本文抜粋:
_ _ _ _ _ _ _

今後のインフレ見通し
(今後のインフレ見通し)23年にかけてインフレ率の低下を予想
これまでみたようにインフレ高進はエネルギーを含む原材料価格や物流コストの上昇に加え、サプライチェーンの混乱に伴う供給制約などによって財価格が上昇したことが大きい。
これらはいずれも新型コロナ感染拡大の影響を大きく受けており、今後世界的に新型コロナの感染が落ち着くことで、個人消費が財からサービスにシフトすることが見込まれるほか、サプライチェーンの混乱に伴う供給制約も解消していくとみられることから、財価格は下落に転じ来年以降はインフレ率の低下が見込まれる。
当研究所は来年以降世界的に新型コロナの感染が抑制される前提でCPI(前年比)が21年に+4.4%となった後、22年に+3.4%、23年に+2.3%まで低下すると予想する。もっとも、足元でオミクロン株の感染拡大が懸念される中、原油価格は急落したものの、今後のコロナ感染動向が見通せないこともあって、原材料不足や労働力不足などの供給制約の解消時期については不透明感が強い。
さらに、後述する今後の注目ポイントで示すように賃金上昇がスパイラル的なインフレ上昇に繋がる場合や、住宅価格の大幅な上昇を背景に家賃の上昇基調が持続する場合にはインフレが長期間高止まりする可能性はあり、今後の動向には注意が必要だ。

_ _ _ _ _ _ _

データ抜粋:
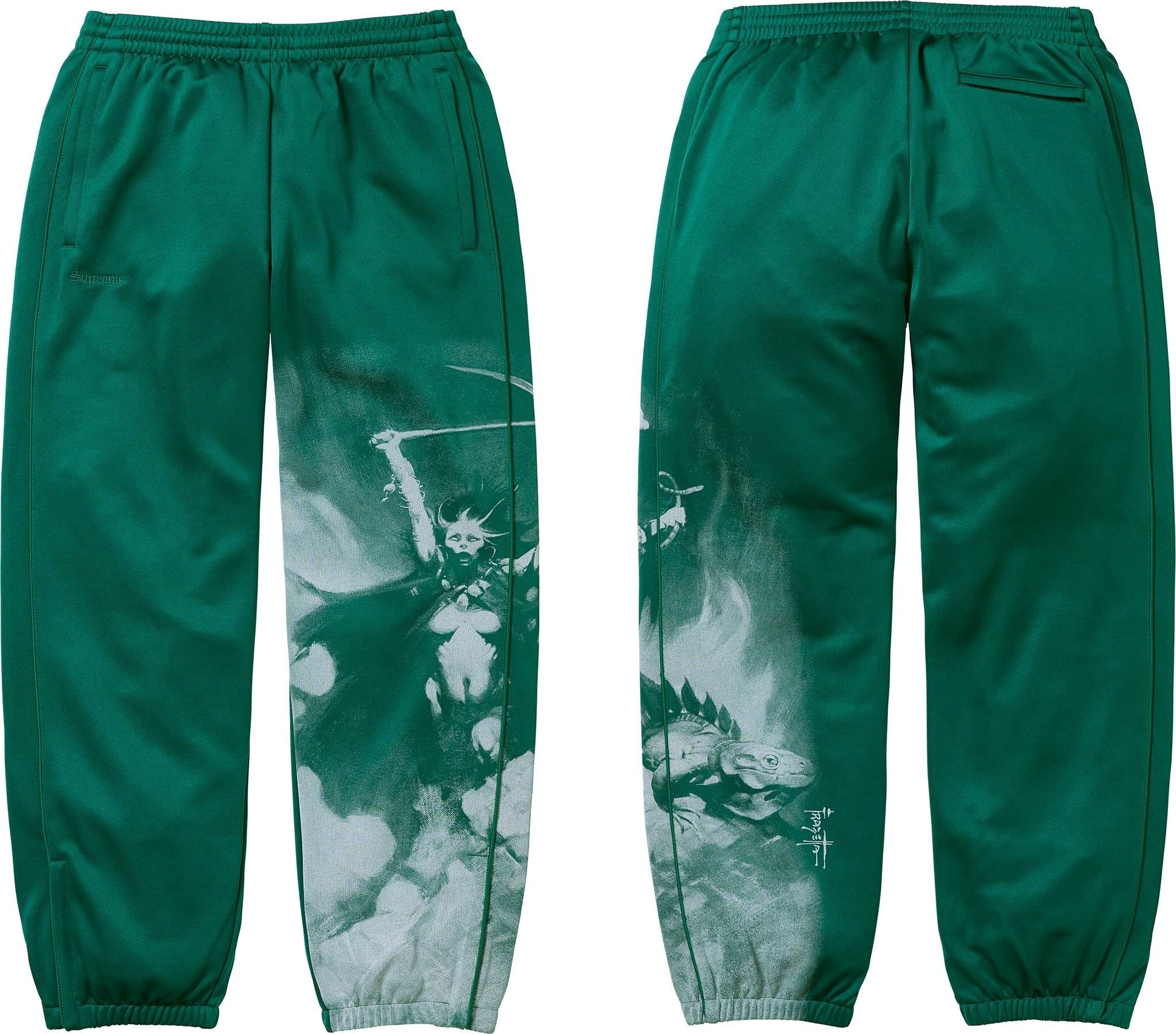 Supreme/Frank Frazetta Track Pant view 3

_ _ _ _ _ _ _

作業内容: インフレ見通しの本文から、「これらはいずれも新型コロナ感」を含む語句で始まり「期については不透明感が強い。」で終わる部分を一字一句変えずに書き写すこと。 上の資料はこの作業とは関係がない。

回答文:
これらはいずれも新型コロナ感染拡大の影響を大きく受けており、今後世界的に新型コロナの感染が落ち着くことで、個人消費が財からサービスにシフトすることが見込まれるほか、サプライチェーンの混乱に伴う供給制約も解消していくとみられることから、財価格は下落に転じ来年以降はインフレ率の低下が見込まれる。
当研究所は来年以降世界的に新型コロナの感染が抑制される前提でCPI(前年比)が21年に+4.4%となった後、22年に+3.4%、23年に+2.3%まで低下すると予想する。もっとも、足元でオミクロン株の感染拡大が懸念される中、原油価格は急落したものの、今後のコロナ感染動向が見通せないこともあって、原材料不足や労働力不足などの供給制約の解消時期については不透明感が強い。